While the Commodities Futures Trading Commission (CFTC) is relatively more supportive of regulation for the crypto industry, the Securities and Exchange Commission (SEC) is still hesitant in entering the crypto markets. The SEC has delayed its decision on Bitcoin ETFs once again while the CFTC is gearing up to bring the first physically-settled Bitcoin futures to the market this year.
Moving as expected
The US SEC delayed a decision on the future of two Bitcoin ETF products recently, removing any suspicion that it could finally be ready to approve cryptocurrency derivative products in the market. The decision for the VanEck SolidX Bitcoin Trust, the most anticipated Bitcoin ETF and Bitwise Bitcoin ETF Trust, has been delayed till October this year. The agency still wants time to decide whether it should change listing rules to allow the two crypto funds to trade.
The disappointment in the Bitcoin community was evident as the coin traded 3.8% lower at $11,418 during the evening trades in New York. The SEC has not made any public comments about its decision, and even Bitwise has decided to stay quiet on the issue, at least for some time.
Why is the SEC taking so long?
Bitcoin ETF proposals have been pouring in for the SEC since last year, and at one point, the agency was looking at over 25 requests. However, the agency has been very cautious in its approach towards cryptocurrencies. They even rejected the requests made by Gemini Exchange founders, Tyler and Cameron Winklevoss, for the Bitcoin ETF even though Gemini is a regulated company in New York.
SEC’s officials have frequently highlighted their concerns over investor protection measures, or the lack thereof, in the crypto sector. The volatility of Bitcoin prices and allegations of price manipulation are other problems facing the industry. The criminal use of Bitcoin and the anonymity of transactions could also be keeping the SEC away from the sector. Jay Clayton, SEC chair, also said that he is worried about manipulation and theft on exchanges.
The difference in the approach of the CFTC and the SEC becomes apparent in this case. The CFTC had approved Bitcoin futures trading on its platform on two exchanges, CME and CBOE earlier and now at least three companies are busy getting appropriate licenses to start delivering physically settled Bitcoin futures. Another government agency, the IRA, has a completely different take on cryptocurrency. While the coins are still operating the legal grey area, the IRA wants users to pay applicable taxes- regular income tax and capital gains taxes, on a user’s holdings.

## [Problem description]
Please judge whether each of the following statements agrees with the piece on Bitcoin ETFs, answering yes or no and quoting the words of the text that decide it. (a) The SEC put off its decision on the VanEck SolidX and Bitwise Bitcoin funds until October. (b) Bitwise issued a public statement about the delay. (c) The CFTC had approved Bitcoin futures trading on CME and CBOE.

## [Source material]
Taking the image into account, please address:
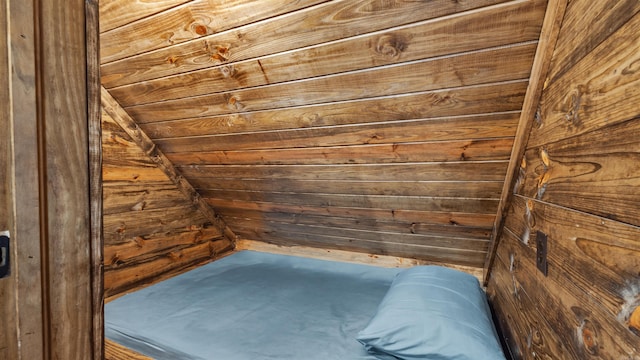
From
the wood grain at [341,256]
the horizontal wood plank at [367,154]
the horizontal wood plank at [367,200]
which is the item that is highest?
the horizontal wood plank at [367,154]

## [Solution to the problem]
(a) Yes: "has been delayed till October this year"
(b) No: "even Bitwise has decided to stay quiet on the issue, at least for some time"
(c) Yes: "The CFTC had approved Bitcoin futures trading on its platform on two exchanges, CME and CBOE earlier"